俺を押し返す雅紀の顔を見たら、泣きそうな目をしてて、なのに笑ってて。
何を言ったら良いのか、何か言っても良いのかわからなくなって、じっとその目を見つめた。
「しょーちゃん、ありがとう」
掠れてたけど優しい声と表情で言われて、ああちゃんと気持ち伝わったんだって、ほっとしたんだ。
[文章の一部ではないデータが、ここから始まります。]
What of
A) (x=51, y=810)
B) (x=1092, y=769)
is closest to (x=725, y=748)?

もう一度、好きだってちゃんと言って、これからは何度だって言って、雅紀を2度と不安にさせたりしないって、心の中でも誓って。
雅紀を抱きしめようとしたとき、その声が聞こえた。
「今まで、ありがとう。これでお別れだね」
一瞬綺麗に笑った雅紀が、俺を押し退けて玄関のドアに手を伸ばす。
「雅紀?なに言ってるんだ?」
その手を掴まえて、焦って話しかける。
「だから、もう終わりなんでしょ?だから、サヨナラだよね。別れるんだから」
泣きそうだったのは、別れるから?
もう、涙も見せてはくれないのか?
なんでそんな顔してんだ。
なんで別れることになってるんだ?
「じゃあね、しょーちゃん。大好きだったよ」
開いたドアを、雅紀の手ごと引いてもう一度閉める。
「待って!雅紀、なんで別れるんだ?」
「え?」
「俺は、別れるつもりなんかないぞ」
きょとんとした顔で俺を見る雅紀。
何がどうなって、こうなってんだ?
とにかく、なんかの行き違い、誤解、そんなやつだ。
肩を持っておれと向かい合わせにして、顔を見て言う。
ここで言わなきゃ、雅紀は俺のことずっと信じてくれないだろう。
「俺、俺は、雅紀が好きだっ!!」
「え?」
「ちょっと恥ずかしいのと、クールな男がカッコいいと思って、言えなかった。てか、言わなかった。ごめん!!」
「ちょっと待って.....しょーちゃん、俺、よくわかんない....」
「好きなんだ。もっと好きになってもらいたくて、勘違いのバカやってたんだよ。雅紀が好きだ。信じて」
「嘘だ....」
「嘘じゃねえよ。好きだ。雅紀が好きだ」
「しょーちゃん.........」
「信じて雅紀。本当に好きなんだ。離したくないんだ」
ポロリとこぼした涙の粒が床に落ちた。
そっと引き寄せて抱きしめた雅紀は震えてた。